A headline theme for Digital Scotland is “Bridging the Digital Divide”, referring to the role technology can play in transforming society such that we tackle systemic issues like poverty and homelessness.
This is a deep, multi-faceted challenge.
The immediate concept that first springs to mind is the basic issue of devices and connectivity, a situation explained and being addressed by the Connecting Scotland initiative.
This program would provide kit (a device, data, training and support) to low income, digitally excluded households to enable them to access the digital services they needed, be it personal or professional.
Proxy Address: Virtual Addresses for the Homeless
The multi-faceted aspect becomes apparent when you consider it’s entirely possible to be fully connected online but still be socially and economically excluded. Many have full digital capabilities at home but still find themselves locked out of productive working and personal relationships, technology alone is not the answer, we require transformation of organizations and services.
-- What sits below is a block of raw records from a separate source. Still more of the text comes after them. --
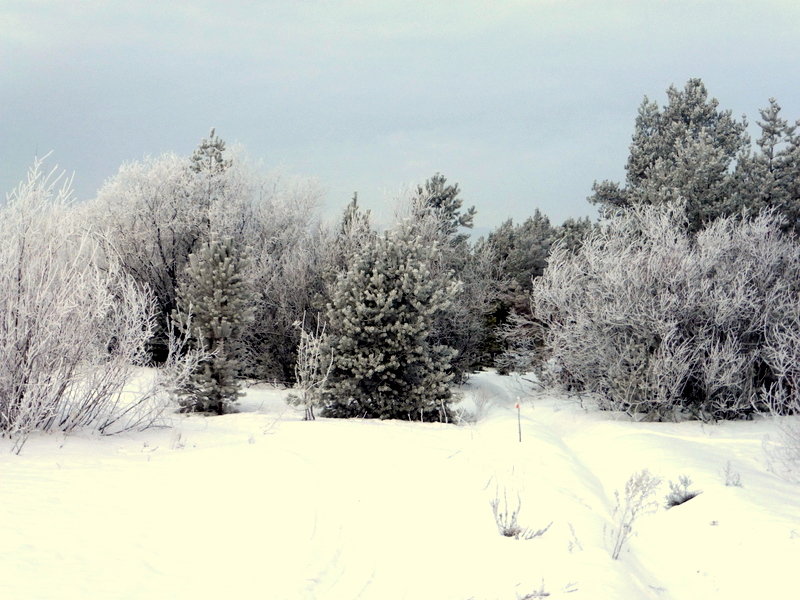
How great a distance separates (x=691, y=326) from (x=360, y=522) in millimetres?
11341

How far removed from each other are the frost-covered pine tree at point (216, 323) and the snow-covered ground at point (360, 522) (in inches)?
164

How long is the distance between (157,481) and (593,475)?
6.58m

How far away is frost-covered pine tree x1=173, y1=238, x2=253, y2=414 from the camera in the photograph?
1498cm

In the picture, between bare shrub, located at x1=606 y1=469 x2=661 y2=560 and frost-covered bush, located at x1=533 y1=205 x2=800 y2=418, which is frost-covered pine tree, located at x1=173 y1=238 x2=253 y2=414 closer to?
frost-covered bush, located at x1=533 y1=205 x2=800 y2=418

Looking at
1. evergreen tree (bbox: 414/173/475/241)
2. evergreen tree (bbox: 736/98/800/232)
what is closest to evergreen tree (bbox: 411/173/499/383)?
evergreen tree (bbox: 414/173/475/241)

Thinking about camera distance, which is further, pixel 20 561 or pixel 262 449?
pixel 262 449

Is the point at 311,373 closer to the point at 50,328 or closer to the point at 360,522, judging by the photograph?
the point at 50,328

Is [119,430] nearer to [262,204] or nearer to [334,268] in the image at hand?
[334,268]

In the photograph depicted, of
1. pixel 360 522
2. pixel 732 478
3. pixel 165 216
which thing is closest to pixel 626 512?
pixel 732 478

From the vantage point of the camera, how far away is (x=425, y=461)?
363 inches

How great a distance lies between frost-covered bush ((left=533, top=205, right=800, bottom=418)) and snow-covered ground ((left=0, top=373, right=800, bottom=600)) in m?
4.12

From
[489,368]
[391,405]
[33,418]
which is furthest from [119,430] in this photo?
[489,368]

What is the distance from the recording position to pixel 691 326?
50.5ft

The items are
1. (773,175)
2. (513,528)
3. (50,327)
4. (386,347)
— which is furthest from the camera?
(773,175)
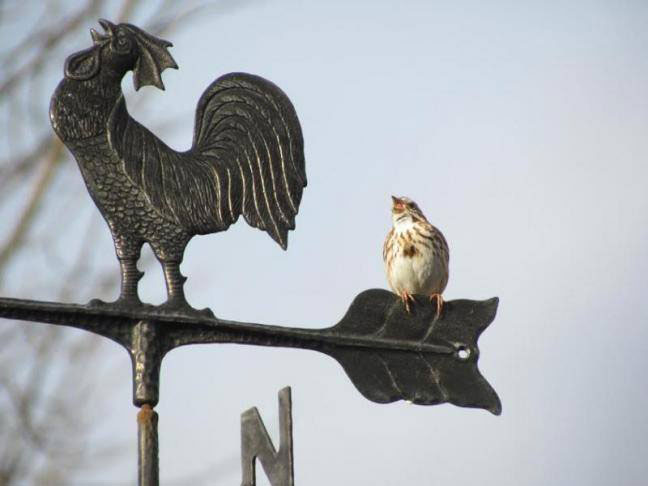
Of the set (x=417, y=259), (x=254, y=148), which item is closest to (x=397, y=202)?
(x=417, y=259)

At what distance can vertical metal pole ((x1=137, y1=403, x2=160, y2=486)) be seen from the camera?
218 cm

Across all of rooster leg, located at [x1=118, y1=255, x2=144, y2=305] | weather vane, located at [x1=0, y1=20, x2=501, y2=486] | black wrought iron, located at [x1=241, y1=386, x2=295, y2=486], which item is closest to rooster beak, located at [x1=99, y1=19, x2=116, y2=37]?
weather vane, located at [x1=0, y1=20, x2=501, y2=486]

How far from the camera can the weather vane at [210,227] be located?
2307mm

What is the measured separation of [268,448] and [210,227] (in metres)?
0.41

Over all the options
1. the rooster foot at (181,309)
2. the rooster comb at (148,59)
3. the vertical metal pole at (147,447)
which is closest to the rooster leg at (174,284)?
the rooster foot at (181,309)

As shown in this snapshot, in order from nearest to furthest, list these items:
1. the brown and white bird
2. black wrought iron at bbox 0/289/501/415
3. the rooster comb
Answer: black wrought iron at bbox 0/289/501/415, the rooster comb, the brown and white bird

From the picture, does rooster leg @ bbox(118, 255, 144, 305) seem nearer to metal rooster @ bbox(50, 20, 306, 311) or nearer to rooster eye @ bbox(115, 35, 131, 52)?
metal rooster @ bbox(50, 20, 306, 311)

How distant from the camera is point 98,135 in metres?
2.40

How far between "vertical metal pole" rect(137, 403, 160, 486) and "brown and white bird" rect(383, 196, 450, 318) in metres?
2.71

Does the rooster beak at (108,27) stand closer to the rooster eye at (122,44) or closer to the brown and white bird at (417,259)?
the rooster eye at (122,44)

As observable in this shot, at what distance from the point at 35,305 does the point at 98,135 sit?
1.11 feet

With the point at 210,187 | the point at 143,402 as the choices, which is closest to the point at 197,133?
the point at 210,187

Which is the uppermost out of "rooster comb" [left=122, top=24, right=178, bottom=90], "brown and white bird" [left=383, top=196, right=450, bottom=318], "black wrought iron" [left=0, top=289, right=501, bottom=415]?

A keynote example is the simple but devastating situation for homeless people where lacking a home address can mean complete exclusion from exactly the services intended to help you move up and out of those circumstances.
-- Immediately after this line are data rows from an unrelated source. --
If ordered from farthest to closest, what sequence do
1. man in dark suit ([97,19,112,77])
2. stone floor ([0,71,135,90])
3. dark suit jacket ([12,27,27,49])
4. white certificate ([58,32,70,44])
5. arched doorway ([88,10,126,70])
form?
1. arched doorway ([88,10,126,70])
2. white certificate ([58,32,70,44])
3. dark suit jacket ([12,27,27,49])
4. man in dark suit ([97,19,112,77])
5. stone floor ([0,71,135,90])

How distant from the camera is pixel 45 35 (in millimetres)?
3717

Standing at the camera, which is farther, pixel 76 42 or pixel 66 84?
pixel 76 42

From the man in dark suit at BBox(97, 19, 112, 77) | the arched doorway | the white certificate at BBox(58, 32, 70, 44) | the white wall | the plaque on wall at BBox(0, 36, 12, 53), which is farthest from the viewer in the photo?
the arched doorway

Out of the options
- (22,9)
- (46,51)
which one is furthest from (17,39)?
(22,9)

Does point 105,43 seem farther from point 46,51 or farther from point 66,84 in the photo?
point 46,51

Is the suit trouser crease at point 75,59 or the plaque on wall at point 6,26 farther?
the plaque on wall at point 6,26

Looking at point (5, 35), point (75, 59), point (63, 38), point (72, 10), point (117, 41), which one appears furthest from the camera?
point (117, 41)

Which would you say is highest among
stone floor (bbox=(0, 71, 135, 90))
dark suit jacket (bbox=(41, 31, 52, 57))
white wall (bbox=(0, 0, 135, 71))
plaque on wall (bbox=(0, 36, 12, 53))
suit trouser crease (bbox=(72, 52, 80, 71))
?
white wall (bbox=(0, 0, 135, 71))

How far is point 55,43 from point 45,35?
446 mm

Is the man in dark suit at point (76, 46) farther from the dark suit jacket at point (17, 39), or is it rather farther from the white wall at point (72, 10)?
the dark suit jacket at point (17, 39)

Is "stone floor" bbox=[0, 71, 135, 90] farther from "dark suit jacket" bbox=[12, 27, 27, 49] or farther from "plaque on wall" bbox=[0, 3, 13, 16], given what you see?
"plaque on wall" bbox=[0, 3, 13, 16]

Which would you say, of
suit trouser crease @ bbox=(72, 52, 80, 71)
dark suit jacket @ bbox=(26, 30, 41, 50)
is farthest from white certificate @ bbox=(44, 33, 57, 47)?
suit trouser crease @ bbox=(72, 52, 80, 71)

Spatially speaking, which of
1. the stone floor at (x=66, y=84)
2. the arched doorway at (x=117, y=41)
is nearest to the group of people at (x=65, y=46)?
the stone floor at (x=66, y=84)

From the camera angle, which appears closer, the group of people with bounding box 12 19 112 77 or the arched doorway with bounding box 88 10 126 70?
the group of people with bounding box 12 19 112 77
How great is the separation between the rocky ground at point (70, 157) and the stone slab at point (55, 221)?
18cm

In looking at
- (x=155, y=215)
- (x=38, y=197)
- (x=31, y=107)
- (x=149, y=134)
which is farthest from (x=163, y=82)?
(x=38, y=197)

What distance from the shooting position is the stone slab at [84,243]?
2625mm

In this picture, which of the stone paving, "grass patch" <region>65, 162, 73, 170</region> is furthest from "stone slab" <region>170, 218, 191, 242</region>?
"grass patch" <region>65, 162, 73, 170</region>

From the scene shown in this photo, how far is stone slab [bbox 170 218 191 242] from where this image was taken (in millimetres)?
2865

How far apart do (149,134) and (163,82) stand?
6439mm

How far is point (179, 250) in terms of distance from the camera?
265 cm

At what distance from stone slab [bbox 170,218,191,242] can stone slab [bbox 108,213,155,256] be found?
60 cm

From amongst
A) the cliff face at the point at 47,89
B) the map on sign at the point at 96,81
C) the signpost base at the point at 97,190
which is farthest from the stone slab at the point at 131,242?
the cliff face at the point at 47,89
ProxyAddress, developed in partnership with Amiqus, fixes this catch-22 of losing a permanent address by allowing those facing homelessness to “borrow” an existing address so they can access vital services. This leverages the Amiqus digital identity verification capability, capable of many use cases such as employment background checking and in this case, harnesses it to provide a ‘virtual address’ for those currently without one.
Given the access to services, employment opportunities et al this makes possible it is an entirely transformative development. Early pilots include Lewisham Council where it can unlock the paradox that local government spends a fortune trying to tackle homelessness, but it can often be their own bureaucracy that is one of the primary causes.